DATA TO EXAMINE —
--*--
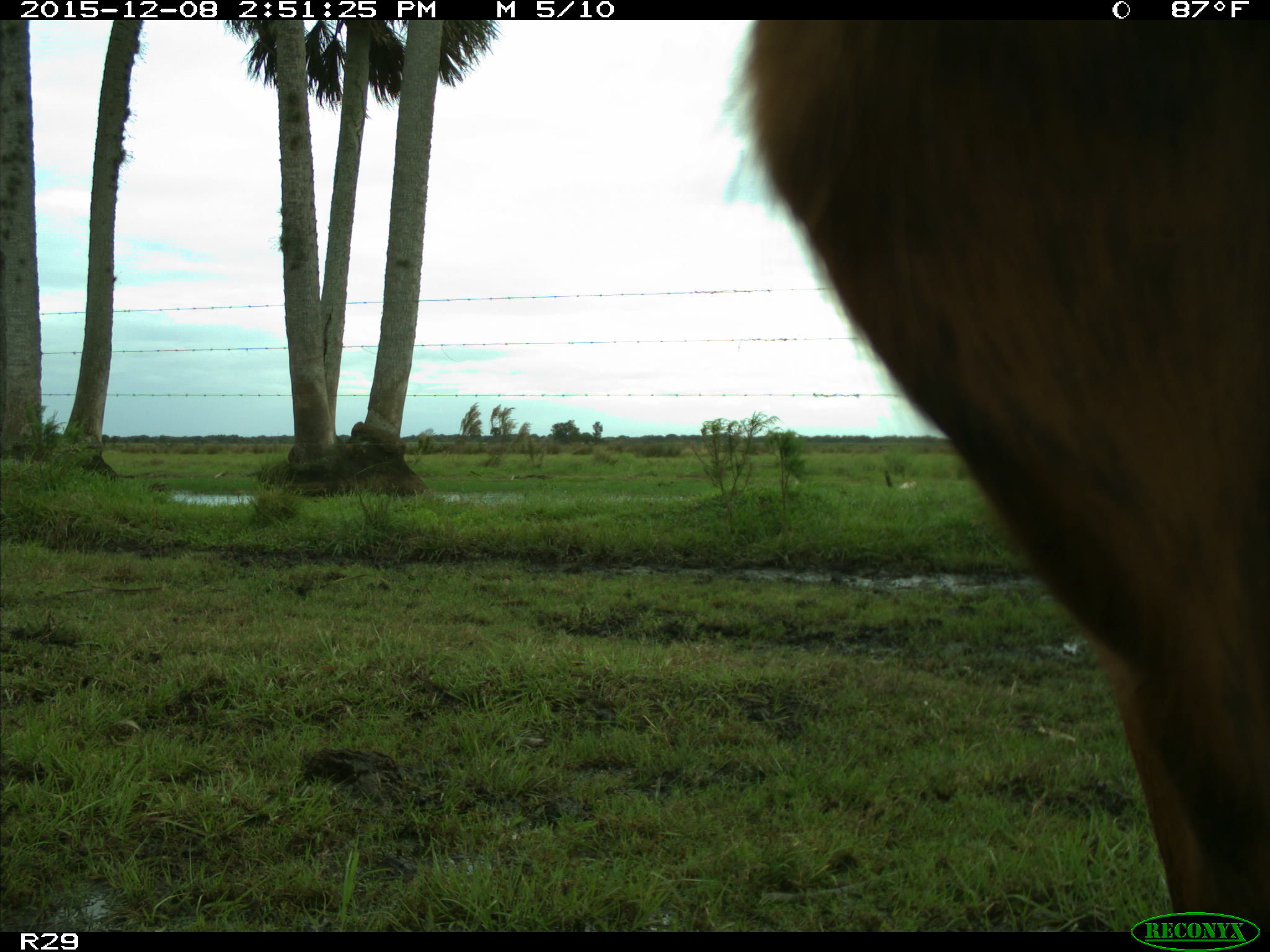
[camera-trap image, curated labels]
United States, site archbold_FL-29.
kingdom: Animalia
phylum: Chordata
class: Mammalia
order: Artiodactyla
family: Bovidae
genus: Bos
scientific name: Bos taurus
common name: domestic cow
Bos taurus (domestic cow).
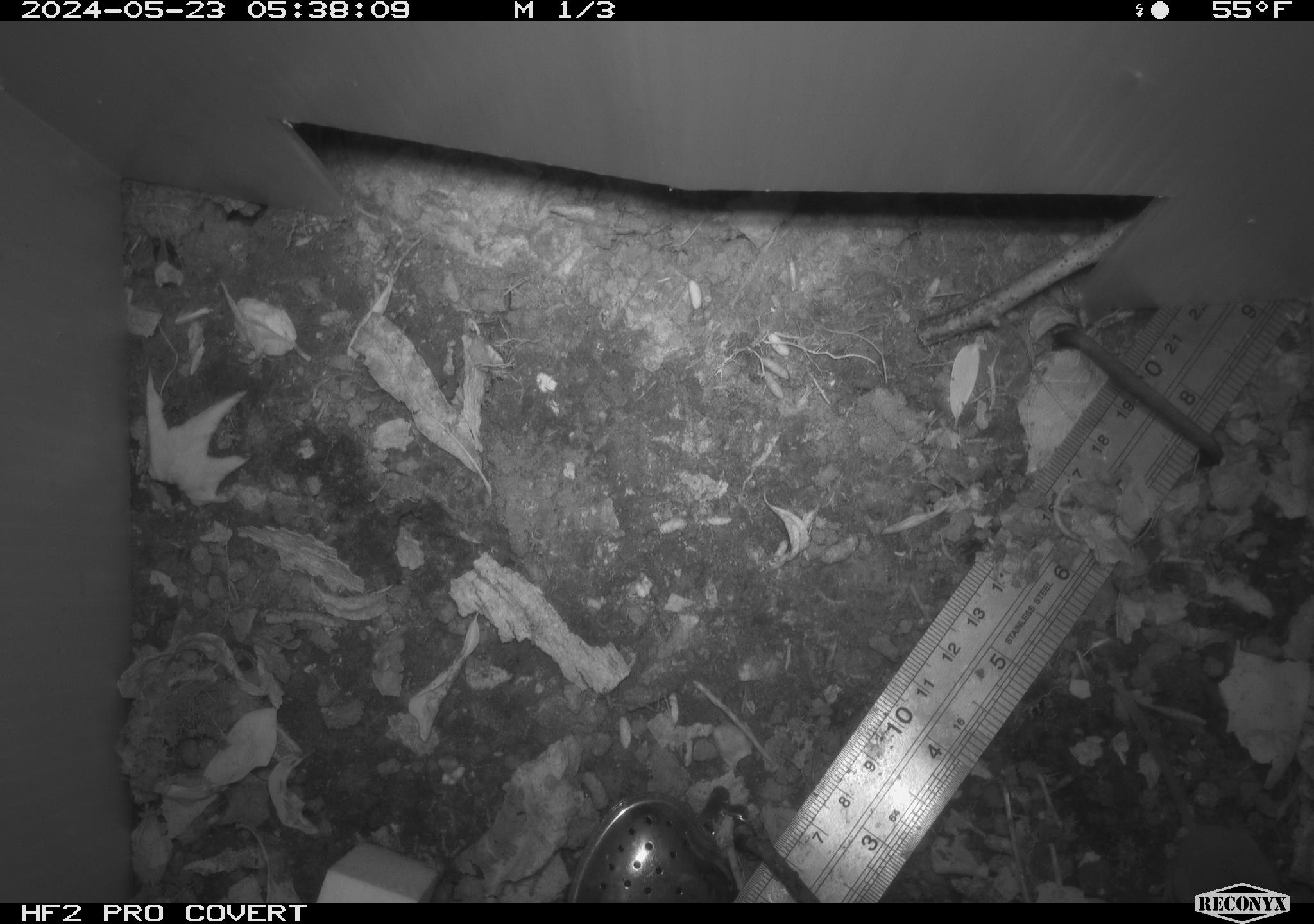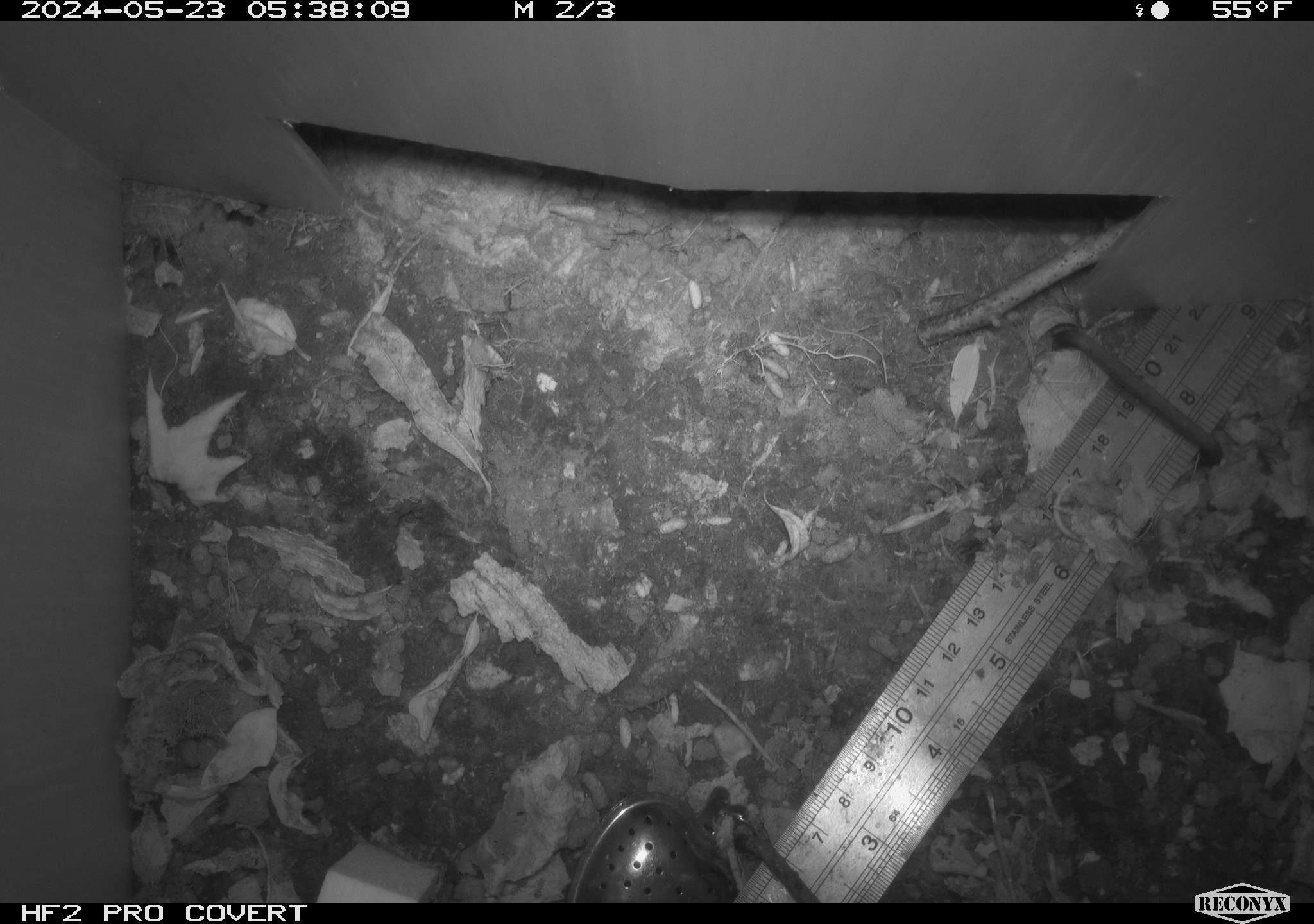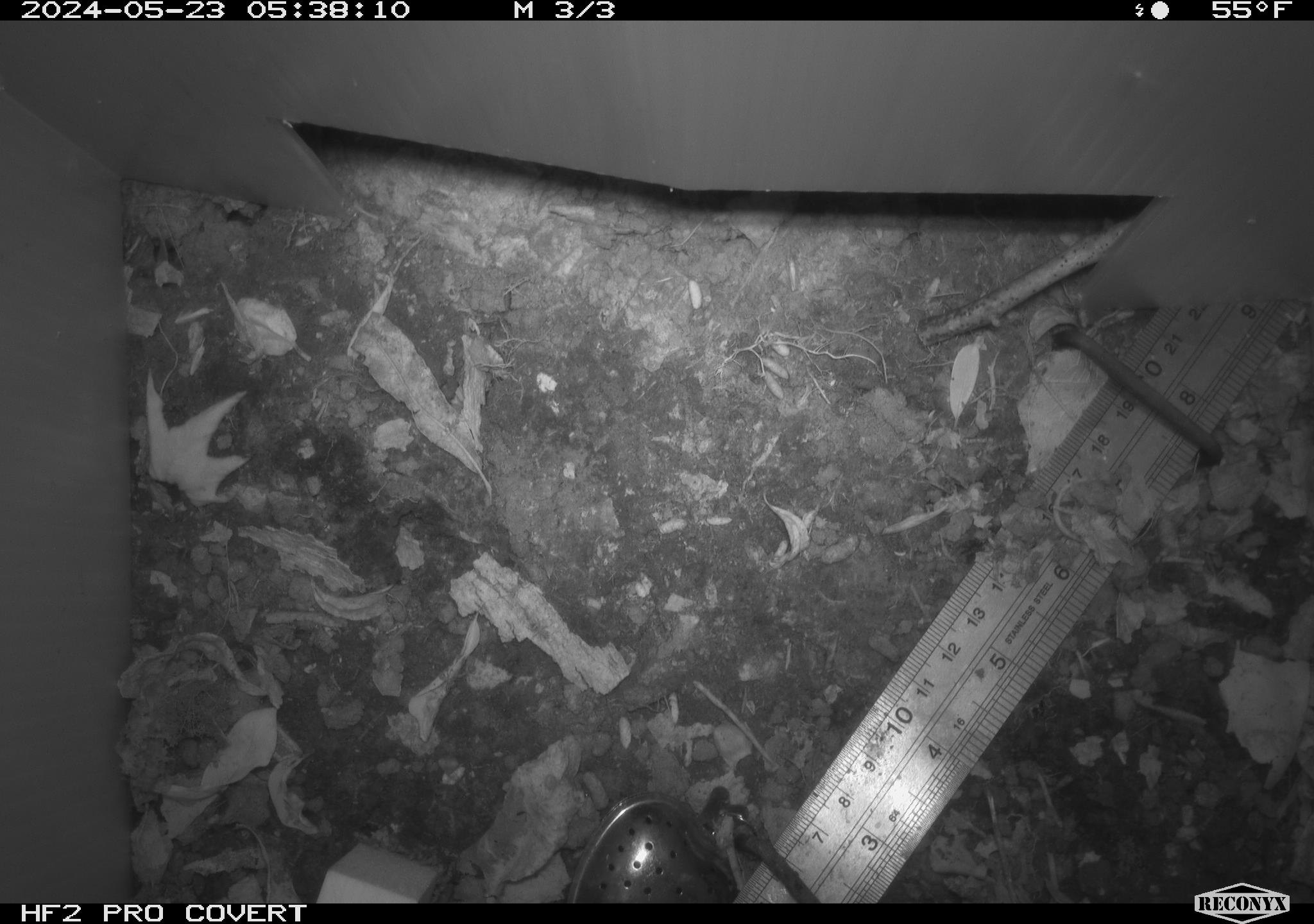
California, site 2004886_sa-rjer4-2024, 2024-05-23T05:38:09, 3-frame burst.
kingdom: Animalia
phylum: Chordata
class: Mammalia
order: Eulipotyphla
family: Soricidae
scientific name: Soricidae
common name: shrews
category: soricidae family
Soricidae family (shrews) (Soricidae).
--*--
REQUIRED WORK —
Pull each line holding "site" out of the listing.

EXERCISE RESPONSE —
United States, site archbold_FL-29.
California, site 2004886_sa-rjer4-2024, 2024-05-23T05:38:09, 3-frame burst.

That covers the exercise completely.